In Ensembl release 110, we have extended the analysis options available for structural variants (SV) in Ensembl VEP including more detailed molecular consequence predictions, more efficient integration of information from reference SV sets, support for breakend variant annotation and the integration of CADD-SV scores.
Breakend variant annotation
Ensembl VEP now supports (simple) cases of complex rearrangements using breakend variants as described in the VCF 4.4 format specification, for instance:
#CHROM POS ID REF ALT QUAL FILTER INFO
1 234919885 bnd1 A [chr1:17124942[A . . .
22 22857058 bnd2 A A[chr5:228930[,A[chrX:109323[ . . .
For such input, Ensembl VEP will return all transcripts affected by the breakends, including breakends defined in the ALT field.
The MATEID and EVENT INFO tags are not currently supported but we will investigate how to handle these in the future.
More rapid reference data integration
When running Ensembl VEP locally, you can now more rapidly integrate results from reference sources – like phenotype assertions for SVs in ClinVar and frequency data from studies like gnomAD and the 1000 Genomes Project. The –custom option has been extended to allow you to specify:
- the type of overlap you wish to be reported eg. any, within, surrounding or exact
- the minimum percentage overlap
- whether the overlap should be reciprocal
The –custom options can be used with standard bioinformatics formats (bed, gff, gtf, vcf or bigwig) and for clarity now accepts key-value parameters. See Variant Effect Predictor Custom annotations for more information.
Other improvements
- VCF copy number tags are now used in consequence calculation, with CN=0 now treated as a deletion and CN=2 as a duplication.
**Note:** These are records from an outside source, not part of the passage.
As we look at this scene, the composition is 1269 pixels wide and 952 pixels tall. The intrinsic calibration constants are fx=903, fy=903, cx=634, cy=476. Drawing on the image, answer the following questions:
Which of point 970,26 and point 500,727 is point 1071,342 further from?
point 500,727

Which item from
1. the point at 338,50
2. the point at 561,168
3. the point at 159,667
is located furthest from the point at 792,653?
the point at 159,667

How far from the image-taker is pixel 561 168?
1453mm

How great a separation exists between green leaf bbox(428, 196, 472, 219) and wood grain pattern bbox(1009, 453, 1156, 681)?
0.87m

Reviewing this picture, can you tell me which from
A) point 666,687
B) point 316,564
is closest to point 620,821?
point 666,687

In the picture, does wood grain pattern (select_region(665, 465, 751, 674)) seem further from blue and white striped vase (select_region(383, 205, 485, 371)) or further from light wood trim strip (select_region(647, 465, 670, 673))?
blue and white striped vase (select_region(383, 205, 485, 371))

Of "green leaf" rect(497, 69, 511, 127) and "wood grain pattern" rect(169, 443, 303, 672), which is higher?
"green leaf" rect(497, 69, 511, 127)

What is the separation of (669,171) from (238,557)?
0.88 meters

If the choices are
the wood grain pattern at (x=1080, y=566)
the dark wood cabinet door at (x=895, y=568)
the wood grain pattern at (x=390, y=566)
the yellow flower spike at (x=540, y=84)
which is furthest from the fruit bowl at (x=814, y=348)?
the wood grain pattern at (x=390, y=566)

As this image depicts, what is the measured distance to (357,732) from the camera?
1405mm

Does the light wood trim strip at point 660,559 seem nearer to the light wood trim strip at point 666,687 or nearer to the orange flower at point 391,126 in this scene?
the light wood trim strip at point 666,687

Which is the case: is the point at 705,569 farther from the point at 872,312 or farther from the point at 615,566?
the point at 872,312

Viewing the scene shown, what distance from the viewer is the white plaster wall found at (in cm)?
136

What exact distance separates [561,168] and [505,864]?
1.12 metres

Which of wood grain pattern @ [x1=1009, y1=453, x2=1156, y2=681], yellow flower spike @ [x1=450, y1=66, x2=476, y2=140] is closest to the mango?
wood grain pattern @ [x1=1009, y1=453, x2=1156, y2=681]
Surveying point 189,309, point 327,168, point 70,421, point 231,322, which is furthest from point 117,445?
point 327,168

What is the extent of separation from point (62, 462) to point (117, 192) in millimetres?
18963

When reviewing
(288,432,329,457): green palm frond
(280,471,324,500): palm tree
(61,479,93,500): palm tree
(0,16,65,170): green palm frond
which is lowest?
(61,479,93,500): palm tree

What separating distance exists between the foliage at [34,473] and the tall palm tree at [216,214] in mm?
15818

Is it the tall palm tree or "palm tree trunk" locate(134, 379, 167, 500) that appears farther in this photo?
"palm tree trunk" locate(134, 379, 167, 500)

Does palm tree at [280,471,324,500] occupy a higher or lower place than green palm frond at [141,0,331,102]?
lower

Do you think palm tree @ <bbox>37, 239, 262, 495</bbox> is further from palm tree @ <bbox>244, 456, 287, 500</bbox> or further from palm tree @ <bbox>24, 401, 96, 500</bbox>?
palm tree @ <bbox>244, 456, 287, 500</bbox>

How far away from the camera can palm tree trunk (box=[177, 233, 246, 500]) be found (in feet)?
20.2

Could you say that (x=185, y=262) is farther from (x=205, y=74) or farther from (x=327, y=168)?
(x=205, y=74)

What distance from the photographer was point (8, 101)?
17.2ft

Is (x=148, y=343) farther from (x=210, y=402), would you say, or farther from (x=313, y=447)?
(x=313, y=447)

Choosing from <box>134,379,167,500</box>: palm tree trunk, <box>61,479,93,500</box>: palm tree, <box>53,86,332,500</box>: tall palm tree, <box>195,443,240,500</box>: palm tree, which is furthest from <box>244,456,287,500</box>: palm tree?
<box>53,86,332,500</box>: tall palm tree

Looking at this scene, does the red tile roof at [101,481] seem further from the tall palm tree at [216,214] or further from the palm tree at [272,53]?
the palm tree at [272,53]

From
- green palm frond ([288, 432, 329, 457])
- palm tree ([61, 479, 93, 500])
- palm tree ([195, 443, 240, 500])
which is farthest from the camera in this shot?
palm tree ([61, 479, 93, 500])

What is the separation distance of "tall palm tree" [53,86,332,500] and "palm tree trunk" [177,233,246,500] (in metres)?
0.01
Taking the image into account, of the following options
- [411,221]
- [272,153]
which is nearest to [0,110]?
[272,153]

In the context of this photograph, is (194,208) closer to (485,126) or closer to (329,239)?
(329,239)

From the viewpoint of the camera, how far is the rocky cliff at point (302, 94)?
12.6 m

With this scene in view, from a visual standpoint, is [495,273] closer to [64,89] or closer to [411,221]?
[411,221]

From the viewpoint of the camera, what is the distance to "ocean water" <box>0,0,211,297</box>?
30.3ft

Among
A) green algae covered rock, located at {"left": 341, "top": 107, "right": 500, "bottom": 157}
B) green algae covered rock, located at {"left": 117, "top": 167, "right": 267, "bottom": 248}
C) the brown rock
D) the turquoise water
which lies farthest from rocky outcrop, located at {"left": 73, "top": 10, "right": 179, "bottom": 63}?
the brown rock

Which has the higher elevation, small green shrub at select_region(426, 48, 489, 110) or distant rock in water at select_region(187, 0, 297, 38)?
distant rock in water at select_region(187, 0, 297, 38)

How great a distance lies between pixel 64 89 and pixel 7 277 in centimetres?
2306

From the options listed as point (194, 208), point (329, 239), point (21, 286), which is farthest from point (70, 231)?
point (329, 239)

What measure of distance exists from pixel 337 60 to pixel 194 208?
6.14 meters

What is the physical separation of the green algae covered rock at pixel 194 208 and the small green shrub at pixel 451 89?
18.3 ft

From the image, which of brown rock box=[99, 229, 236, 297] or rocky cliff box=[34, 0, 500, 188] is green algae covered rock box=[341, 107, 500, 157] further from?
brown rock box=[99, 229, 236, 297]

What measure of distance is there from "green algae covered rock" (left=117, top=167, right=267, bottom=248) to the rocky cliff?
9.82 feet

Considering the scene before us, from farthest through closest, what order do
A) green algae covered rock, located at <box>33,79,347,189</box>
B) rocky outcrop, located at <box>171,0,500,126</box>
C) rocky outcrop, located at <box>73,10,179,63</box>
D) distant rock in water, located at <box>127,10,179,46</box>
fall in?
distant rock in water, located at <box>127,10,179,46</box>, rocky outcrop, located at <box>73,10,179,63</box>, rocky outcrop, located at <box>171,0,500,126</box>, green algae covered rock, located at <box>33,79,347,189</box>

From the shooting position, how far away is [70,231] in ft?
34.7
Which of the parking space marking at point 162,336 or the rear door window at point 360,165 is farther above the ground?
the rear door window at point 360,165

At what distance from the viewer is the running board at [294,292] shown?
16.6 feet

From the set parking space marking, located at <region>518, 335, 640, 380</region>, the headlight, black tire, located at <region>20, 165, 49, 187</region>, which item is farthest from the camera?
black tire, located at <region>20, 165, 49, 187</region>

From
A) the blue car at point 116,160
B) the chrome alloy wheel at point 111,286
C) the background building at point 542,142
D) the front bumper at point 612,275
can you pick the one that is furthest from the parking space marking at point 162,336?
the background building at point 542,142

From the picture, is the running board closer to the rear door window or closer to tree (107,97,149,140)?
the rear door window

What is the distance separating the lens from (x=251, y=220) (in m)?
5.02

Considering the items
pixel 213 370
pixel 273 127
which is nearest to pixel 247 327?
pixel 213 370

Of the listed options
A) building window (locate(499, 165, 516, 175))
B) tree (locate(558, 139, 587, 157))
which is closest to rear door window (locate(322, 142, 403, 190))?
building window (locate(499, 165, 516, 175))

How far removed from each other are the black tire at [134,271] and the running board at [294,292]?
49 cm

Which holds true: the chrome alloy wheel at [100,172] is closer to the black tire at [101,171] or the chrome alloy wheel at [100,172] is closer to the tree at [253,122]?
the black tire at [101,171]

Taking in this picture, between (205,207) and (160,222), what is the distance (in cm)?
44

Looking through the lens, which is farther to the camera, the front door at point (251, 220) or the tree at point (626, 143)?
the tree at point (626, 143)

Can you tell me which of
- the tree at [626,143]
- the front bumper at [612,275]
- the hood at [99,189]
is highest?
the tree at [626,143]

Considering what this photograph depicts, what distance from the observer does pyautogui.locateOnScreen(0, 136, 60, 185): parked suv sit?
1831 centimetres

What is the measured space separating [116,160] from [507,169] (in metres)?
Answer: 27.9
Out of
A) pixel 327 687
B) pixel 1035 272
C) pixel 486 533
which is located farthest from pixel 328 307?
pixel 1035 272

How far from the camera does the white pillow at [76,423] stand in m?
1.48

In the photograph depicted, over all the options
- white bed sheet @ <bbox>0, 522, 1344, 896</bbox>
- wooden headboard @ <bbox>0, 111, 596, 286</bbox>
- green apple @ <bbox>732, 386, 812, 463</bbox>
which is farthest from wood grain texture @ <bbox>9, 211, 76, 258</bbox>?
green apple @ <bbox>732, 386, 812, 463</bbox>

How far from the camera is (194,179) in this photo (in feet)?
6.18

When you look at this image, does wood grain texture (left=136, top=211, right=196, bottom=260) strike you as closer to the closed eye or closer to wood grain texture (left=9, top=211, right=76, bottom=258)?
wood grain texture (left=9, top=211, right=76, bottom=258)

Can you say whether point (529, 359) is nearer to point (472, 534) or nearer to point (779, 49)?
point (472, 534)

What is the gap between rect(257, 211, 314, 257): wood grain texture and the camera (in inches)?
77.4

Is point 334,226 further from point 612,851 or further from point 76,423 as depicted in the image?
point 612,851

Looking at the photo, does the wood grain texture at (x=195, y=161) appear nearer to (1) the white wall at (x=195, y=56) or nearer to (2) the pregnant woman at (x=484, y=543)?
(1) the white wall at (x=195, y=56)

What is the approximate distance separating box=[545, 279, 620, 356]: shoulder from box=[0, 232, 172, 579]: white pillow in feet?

- All VCF-supported SV types (INS, DEL, TDUP, DUP, CNV, INV, BND) are now supported in Ensembl VEP default input and REST-style regions formats. More information available at Variant Effect Predictor Data formats.
- The CADD plugin now supports pre-calculated CADD-SV deleteriousness scores. These scores are calculated using a wide set of annotations across the range and in the vicinity of SVs.
- Inversions covering an entire transcript are now annotated as coding_transcript_variants (or non_coding_transcript_variants)
- More detailed predicted consequences (such as splice poly-pyrimidine tract variant) are not reported when an SV has a more disruptive impact such as overlapping an exon, simplifying the returned results.
- The impact of classification of feature elongation/truncation consequences has been promoted from MODIFIER to HIGH.
These changes are also reflected on SV pages in the Ensembl browser where ‘supporting evidence’ SVs are taken into account in the same way as CN tags described above to predict impact for insertions or deletions, where appropriate.
As always, if you have any questions or feedback, please let us know. We are eager for you to use the new functionality and hope it helps with interpreting new SVs. We intend to continue working on updates to expand SV options, there are more enhancements planned for future releases!